Tutorial: VIS Image Pipeline

PlantCV is composed of modular functions that can be arranged (or rearranged) and adjusted quickly and easily. Pipelines do not need to be linear (and often are not). Please see pipeline example below for more details. A global variable "debug" allows the user to print out the resulting image. The debug has three modes: either None, 'plot', or 'print'. If set to 'print' then the function prints the image out, or if using a Jupyter notebook you could set debug to 'plot' to have the images plot to the screen. Debug mode allows users to visualize and optimize each step on individual test images and small test sets before pipelines are deployed over whole datasets.
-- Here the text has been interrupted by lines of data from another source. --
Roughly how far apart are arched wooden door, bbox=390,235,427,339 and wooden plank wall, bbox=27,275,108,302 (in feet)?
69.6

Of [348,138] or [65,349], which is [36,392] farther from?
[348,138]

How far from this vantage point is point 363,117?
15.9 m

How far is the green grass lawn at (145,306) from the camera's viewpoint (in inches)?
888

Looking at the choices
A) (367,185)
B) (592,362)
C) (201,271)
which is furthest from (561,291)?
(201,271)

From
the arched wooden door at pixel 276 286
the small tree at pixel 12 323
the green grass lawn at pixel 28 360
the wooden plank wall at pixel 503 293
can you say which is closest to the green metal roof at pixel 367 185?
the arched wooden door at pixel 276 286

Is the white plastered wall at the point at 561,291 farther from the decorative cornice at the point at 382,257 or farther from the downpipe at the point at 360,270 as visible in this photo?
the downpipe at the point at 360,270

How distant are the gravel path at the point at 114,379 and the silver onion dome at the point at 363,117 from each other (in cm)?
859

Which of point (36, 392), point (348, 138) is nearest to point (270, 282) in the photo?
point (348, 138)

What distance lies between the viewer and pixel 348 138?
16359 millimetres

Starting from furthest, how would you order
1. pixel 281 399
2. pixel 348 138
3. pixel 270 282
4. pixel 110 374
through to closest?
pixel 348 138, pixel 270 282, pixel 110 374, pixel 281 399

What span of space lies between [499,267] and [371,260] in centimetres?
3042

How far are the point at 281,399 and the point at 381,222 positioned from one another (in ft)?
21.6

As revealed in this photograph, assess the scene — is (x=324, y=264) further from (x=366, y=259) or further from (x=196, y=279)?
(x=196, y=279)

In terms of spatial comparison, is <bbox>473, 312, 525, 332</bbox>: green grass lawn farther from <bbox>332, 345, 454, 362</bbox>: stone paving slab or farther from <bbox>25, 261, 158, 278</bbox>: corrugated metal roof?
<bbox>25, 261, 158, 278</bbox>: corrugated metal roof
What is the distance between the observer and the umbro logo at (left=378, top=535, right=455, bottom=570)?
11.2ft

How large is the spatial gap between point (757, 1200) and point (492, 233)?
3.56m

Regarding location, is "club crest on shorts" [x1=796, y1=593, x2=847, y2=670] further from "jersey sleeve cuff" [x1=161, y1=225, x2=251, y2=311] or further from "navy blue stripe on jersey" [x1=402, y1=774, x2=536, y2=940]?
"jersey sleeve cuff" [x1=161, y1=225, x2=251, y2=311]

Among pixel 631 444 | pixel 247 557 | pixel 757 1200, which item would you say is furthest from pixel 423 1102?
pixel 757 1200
  1. Optimize pipeline on individual image with debug set to 'print' (or 'plot' if using a Jupyter notebook).
  2. Run pipeline on small test set (that ideally spans time and/or treatments).
  3. Re-optimize pipelines on 'problem images' after manual inspection of test set.
  4. Deploy optimized pipeline over test set using parallelization script.

Running A Pipeline

To run a VIS pipeline over a single VIS image there are two required inputs:

  1. Image: Images can be processed regardless of what type of VIS camera was used (high-throughput platform, digital camera, cell phone camera). Image processing will work with adjustments if images are well lit and free of background that is similar in color to plant material.
  2. Output directory: If debug mode is set to 'print' output images from each step are produced, otherwise ~4 final output images are produced.

Optional inputs:

  • Result File: File to print results to
  • Write Image Flag: Flag to write out images, otherwise no result images are printed (to save time).
  • Debug Flag: Prints an image at each step
  • Region of Interest: The user can input their own binary region of interest or image mask (make sure it is the same size as your image or you will have problems).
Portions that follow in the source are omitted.